Нельзя сказать, что в Барабтарло «уживаются» беллетрист и исследователь, потому что и та и другая ипостась не противодействуют, а суть одно в его произведениях. В этой являющей нового большого писателя книге художник по-пушкински, по-набоковски внедряется глубоко в прозу судьбы и истории, в переплетения материи и духа. Будучи в ответе за своего читателя, он впрядает уроки постижения литературы в основу своей поэтической ткани, а утку позволяет пестрить, завораживать, отвлекать. Без «Английского междометия», бережно задающего «важнейшие вопросы» о последних двух годах жизни Пушкина, не было бы «Начала большого романа» рассказа одновременно очень мастерского в своей вымышленности и очень точного в каждой детали, вплоть до заглавия, отсылающего нас к предисловию автора к изданию первой главы (1825): «Вот начало большого стихотворения, которое, вероятно, не будет окончено». Сочиняя свое завершение «Евгения Онегина», Барабтарло отчасти вторит пушкинским сомнениям чем грандиозней замысел, тем труднее поставить точку в конце его воплощения, но отчасти и совершает то, что сам однажды предложил сделать Дмитрию Владимировичу Набокову в отношении к неоконченному роману отца: «телескопически внедрить в него останки Лауры как бы роман в романе внутри третьего, вроде слоистого стихотворения Лермонтова о полдневном зное и мертвом сне» («Скорость и старость»). Сновидческие совпадения образов из «Начала большого романа» не только с онегинскими и набоковскими, но и с этим «полдневным зноем», конечно, намеренны. Вспомним газовые горелки, якобы пылающие за изголовьем уходящего все глубже в предсмертный полусон Николая Львовича. Их жар оттуда, из литературного, легендарного лермонтовского Дагестана[7].

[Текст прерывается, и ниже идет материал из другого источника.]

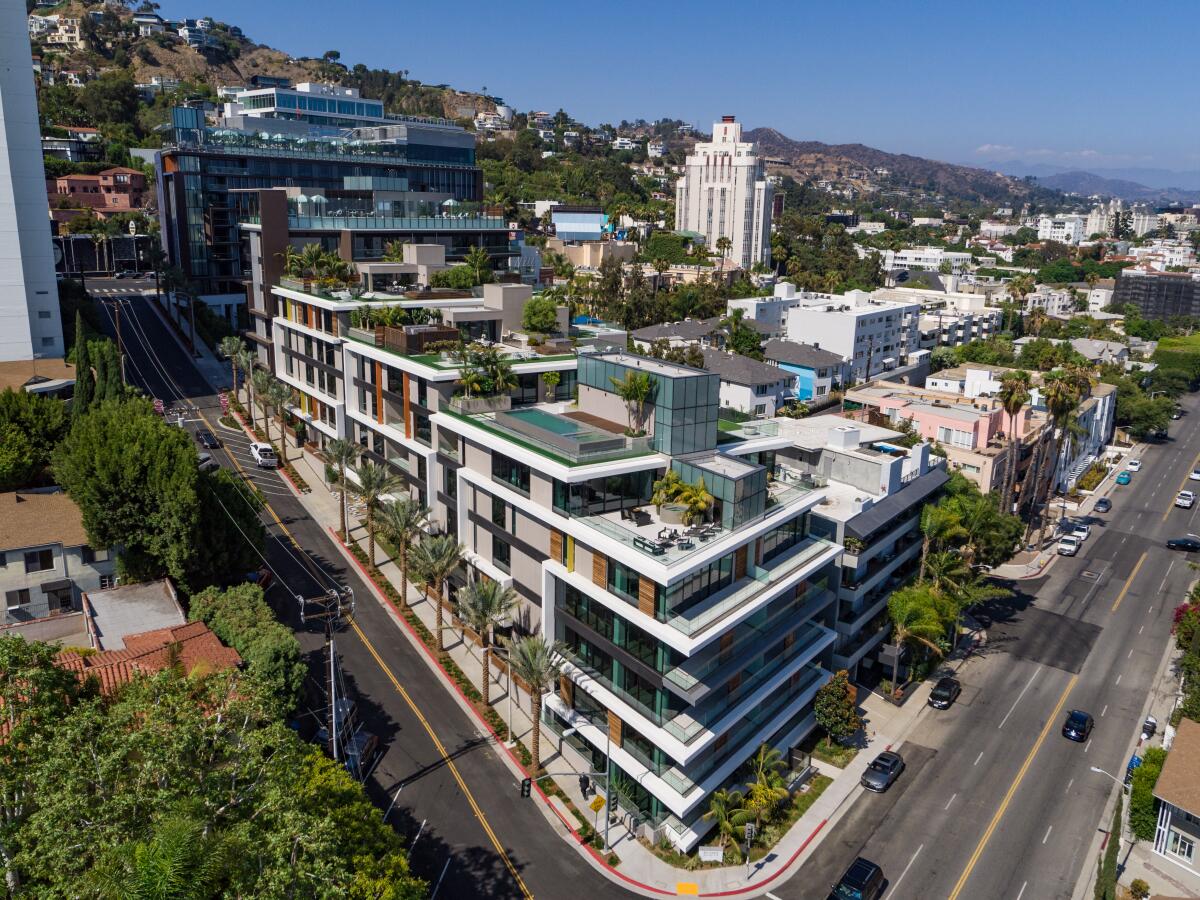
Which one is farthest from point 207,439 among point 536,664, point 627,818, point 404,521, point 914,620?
point 914,620

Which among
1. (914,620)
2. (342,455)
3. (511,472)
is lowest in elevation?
(914,620)

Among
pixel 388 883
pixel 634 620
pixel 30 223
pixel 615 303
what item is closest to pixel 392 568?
pixel 634 620

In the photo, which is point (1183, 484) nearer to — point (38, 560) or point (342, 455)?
point (342, 455)

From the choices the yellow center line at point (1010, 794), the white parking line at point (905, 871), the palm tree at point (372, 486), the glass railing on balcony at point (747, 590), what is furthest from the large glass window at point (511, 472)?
the yellow center line at point (1010, 794)

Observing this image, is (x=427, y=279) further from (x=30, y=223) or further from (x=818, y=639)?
(x=818, y=639)

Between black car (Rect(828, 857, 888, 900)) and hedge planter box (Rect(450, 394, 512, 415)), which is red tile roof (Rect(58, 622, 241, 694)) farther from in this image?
black car (Rect(828, 857, 888, 900))

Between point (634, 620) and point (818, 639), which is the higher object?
point (634, 620)
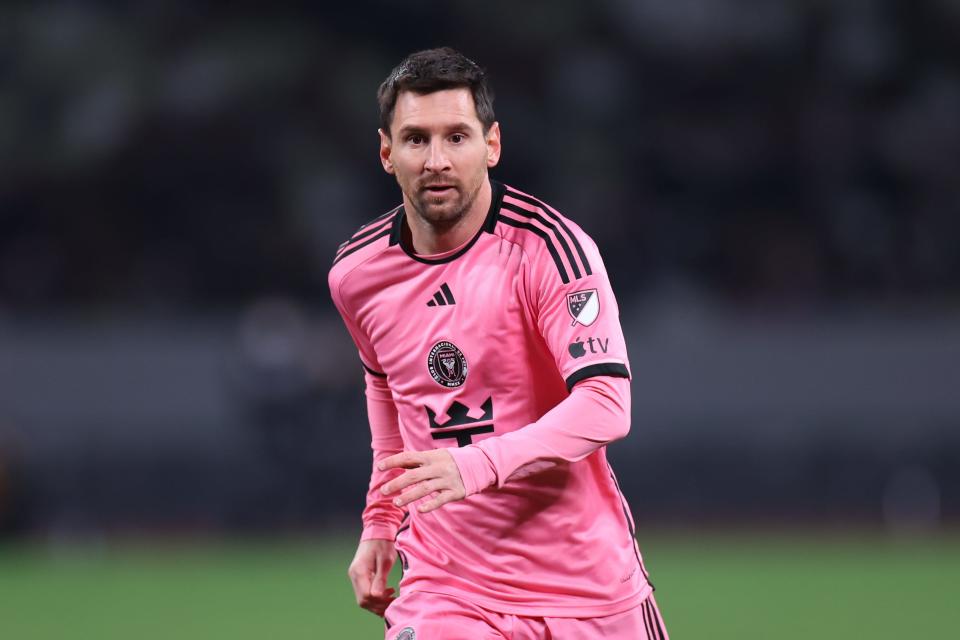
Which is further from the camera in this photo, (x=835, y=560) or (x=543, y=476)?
(x=835, y=560)

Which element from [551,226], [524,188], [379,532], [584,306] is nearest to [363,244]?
[551,226]

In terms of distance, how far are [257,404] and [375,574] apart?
861cm

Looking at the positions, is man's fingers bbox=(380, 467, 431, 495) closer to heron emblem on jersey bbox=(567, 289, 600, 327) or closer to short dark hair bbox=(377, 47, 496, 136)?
heron emblem on jersey bbox=(567, 289, 600, 327)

Тому, кто оценит эти подробности бытия прозы Барабтарло, откроется и понимание автором своего долга, и его горнее чувство, и артистизм. «И я не умер в Таганроге. / А онъ где онъ бредет? Какой / Тропой небесной иль земной?..» вопрошает последняя строфа его варианта сожженной, воскрешенной, вечной Десятой главы. Ответа не дано, но мы-то знаем:
«Рукописи не горят».
«Смерть неизбежна».
«и не кончается строка».
Полупрозрачный палимпсест
Пятнадцать лет тому назад решил я насадить у себя в имении яблоневый сад в сорок деревьев. Мне хотелось кончить посадку до переезда в усадьбу с молодой женой, и мой садовник Трифон с двумя рабочими трудился не покладая рук. Когда мы, обвенчавшись, приехали в Ярополье, яблоньки уже стояли между домом и парком в четыре ряда, с крашенными мелом на полтора аршина от земли щуплыми еще стволами. На третий год на половине их появились яблоки, на четвертый уже на всех, а потом мы не знали, что делать с корзинами белой и красной анисовки и титовки, которые долго, до заморозков, стояли у крыльца, и вдоль подъезда к крыльцу, и позади дома, рядом с открытой террасой, и в сенях, где исходивший от них прохладный, терпкий запах достигал до верхних комнат. Делали яблочный квас, и пастилу, и варенье, которого не могли съесть за зиму, возили на Преображенье освящать в Никольское, да там в церкви и оставляли, раздавали гостям и в деревне, где их принимали, вежливо посмеиваясь.
Этим садом удобно и чрезвычайно приятно было проходить прямо на главную аллею парка и в апреле, когда сад после Пасхи весь распушался и наполнялся запахом аниса с легкой примесью ванили, и в средине лета, когда у иных яблонь ветви склонялись до земли под тяжестью яблок и их приходилось подпирать скрещенными бамбуковыми жердями.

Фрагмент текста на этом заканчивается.